Xperi’s bid to make TiVo Stream 4K a dominant connected TV platform is moving along, but seemingly at a slow pace.

Xperi, which closed on its $3 billion purchase of TiVo six months ago, said a segment that subsumed the consumer products portion of TiVo’s business, the so-called “consumer experience category,” was up 2% in the third quarter to $49 million, with sales of the new $50 TiVo Stream 4K device credited for the uptick. 

In addition to direct sales, TiVo is now selling the streaming dongle, which is powered by an operator tier version of Google’s Android TV OS, via Walmart and Amazon, as well as through TPG Capital-owned cable operators RCN, Grande and Wave.

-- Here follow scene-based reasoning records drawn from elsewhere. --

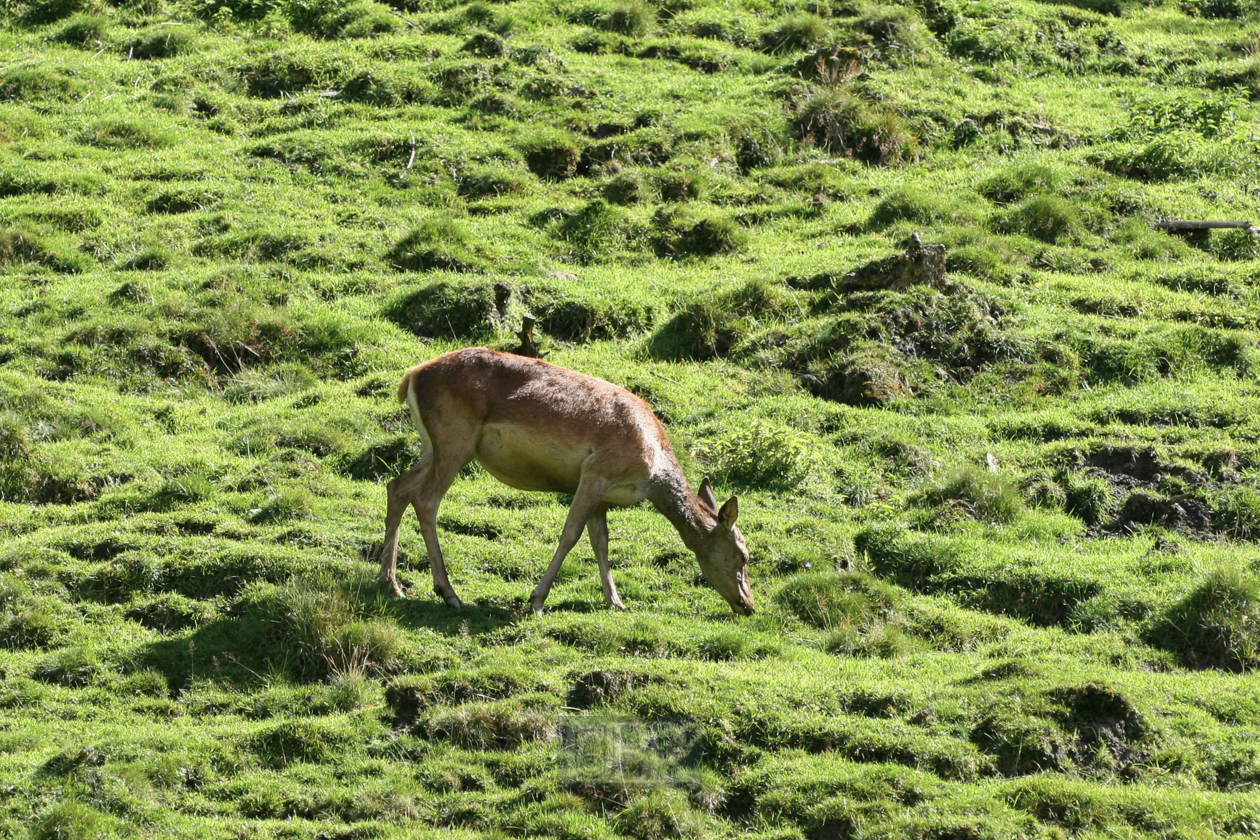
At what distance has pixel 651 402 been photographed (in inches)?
568

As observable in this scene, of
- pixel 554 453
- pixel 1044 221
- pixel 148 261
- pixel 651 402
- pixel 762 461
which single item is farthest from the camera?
pixel 1044 221

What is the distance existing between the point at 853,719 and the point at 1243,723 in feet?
8.84

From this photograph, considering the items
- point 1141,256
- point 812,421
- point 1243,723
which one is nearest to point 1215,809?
point 1243,723

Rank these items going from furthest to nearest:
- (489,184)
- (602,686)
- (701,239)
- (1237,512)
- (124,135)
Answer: (124,135), (489,184), (701,239), (1237,512), (602,686)

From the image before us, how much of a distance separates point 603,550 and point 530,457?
39.1 inches

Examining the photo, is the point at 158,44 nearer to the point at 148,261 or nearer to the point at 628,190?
the point at 148,261

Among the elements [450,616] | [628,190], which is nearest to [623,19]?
[628,190]

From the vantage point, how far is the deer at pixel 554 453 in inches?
Answer: 435

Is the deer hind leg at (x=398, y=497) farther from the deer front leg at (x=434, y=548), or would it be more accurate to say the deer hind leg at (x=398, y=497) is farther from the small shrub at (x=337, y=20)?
the small shrub at (x=337, y=20)

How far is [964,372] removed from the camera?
15.3 metres

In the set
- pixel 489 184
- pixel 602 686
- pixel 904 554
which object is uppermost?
pixel 489 184

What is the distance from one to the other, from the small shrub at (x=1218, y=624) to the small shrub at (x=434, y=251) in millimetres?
9257

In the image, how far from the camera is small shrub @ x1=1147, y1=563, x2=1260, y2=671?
34.5 feet

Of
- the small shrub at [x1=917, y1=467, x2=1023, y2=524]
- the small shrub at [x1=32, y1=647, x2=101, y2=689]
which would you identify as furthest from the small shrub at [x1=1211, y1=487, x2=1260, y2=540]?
the small shrub at [x1=32, y1=647, x2=101, y2=689]
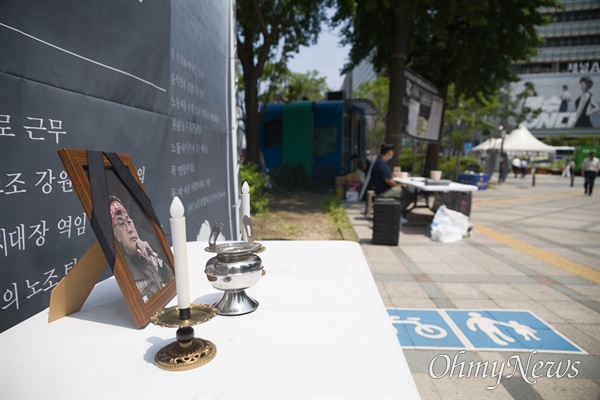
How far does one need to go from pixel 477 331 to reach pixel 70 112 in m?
3.56

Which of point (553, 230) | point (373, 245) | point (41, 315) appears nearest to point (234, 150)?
point (373, 245)

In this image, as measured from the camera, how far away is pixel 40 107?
4.85 ft

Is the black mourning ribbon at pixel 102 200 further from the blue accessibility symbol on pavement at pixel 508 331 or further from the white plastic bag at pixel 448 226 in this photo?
the white plastic bag at pixel 448 226

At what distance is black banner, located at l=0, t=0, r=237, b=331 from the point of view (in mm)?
1345

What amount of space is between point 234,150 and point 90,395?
4150 mm

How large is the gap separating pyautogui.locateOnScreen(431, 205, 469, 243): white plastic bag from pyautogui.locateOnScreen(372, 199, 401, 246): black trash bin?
0.99 m

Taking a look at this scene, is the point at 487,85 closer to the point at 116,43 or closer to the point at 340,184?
the point at 340,184

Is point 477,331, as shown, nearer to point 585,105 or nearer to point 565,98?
point 565,98

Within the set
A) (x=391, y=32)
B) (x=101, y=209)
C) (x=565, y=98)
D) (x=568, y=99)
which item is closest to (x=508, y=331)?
(x=101, y=209)

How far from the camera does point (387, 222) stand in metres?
6.44

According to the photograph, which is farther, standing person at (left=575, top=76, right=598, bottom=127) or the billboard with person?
the billboard with person

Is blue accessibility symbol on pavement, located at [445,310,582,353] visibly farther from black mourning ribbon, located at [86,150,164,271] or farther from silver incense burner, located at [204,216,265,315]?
black mourning ribbon, located at [86,150,164,271]

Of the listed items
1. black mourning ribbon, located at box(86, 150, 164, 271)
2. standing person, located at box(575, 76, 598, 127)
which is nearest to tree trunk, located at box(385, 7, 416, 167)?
black mourning ribbon, located at box(86, 150, 164, 271)

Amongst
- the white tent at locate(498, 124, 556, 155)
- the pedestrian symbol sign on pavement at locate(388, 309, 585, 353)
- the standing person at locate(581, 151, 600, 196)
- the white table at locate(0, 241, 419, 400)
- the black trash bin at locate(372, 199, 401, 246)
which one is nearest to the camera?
the white table at locate(0, 241, 419, 400)
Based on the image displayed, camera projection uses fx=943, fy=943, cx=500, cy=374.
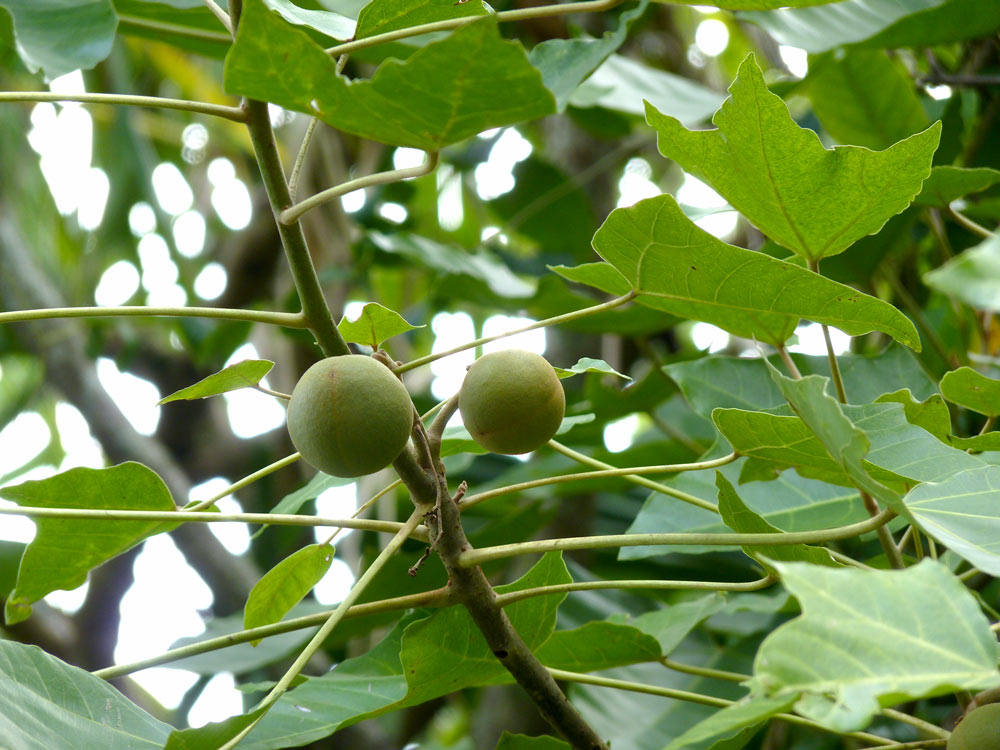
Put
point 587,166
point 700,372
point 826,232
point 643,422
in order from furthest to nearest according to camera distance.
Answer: point 643,422 < point 587,166 < point 700,372 < point 826,232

Xperi wouldn’t break out specific sales numbers. And when asked by equity analysts during their Q3 earnings call last week for an update on when we might see the TiVo Stream 4K platform surface in smart TVs—which would be a game changer for the platform—Xperi execs remained vague regarding the multiple “phase” evolution of the OTT device ecosytem. 

Look for smart TV migration to happen no sooner than the “back half” of 2021, they said.

“I would say we're having … good productive discussions on not only the technical issues of porting the code stack into the embedded space, but also just talking about how we can basically drive a platform that looks a little bit different in terms of the overall ecosystem and what's out there currently for for TV manufacturers,” Xperi CEO Jon Kirchner told analysts. 

Comcast Deal Worth $50 Million Annually?

Xperi conducted its Q3 call on the same day that it announced a settlement to its long-running patent dispute with Comcast.

On the call, one analyst noted that the inclusion of Comcast IP licensing coin increased baseline revenue for Xperia’s intellectual property business from $300 million annually to $350 million. And Kirchner didn’t dispute the math that the deal is worth around $50 million annually. 

Editor’s note: The whole four year dispute probably cost TiVo more to litigate.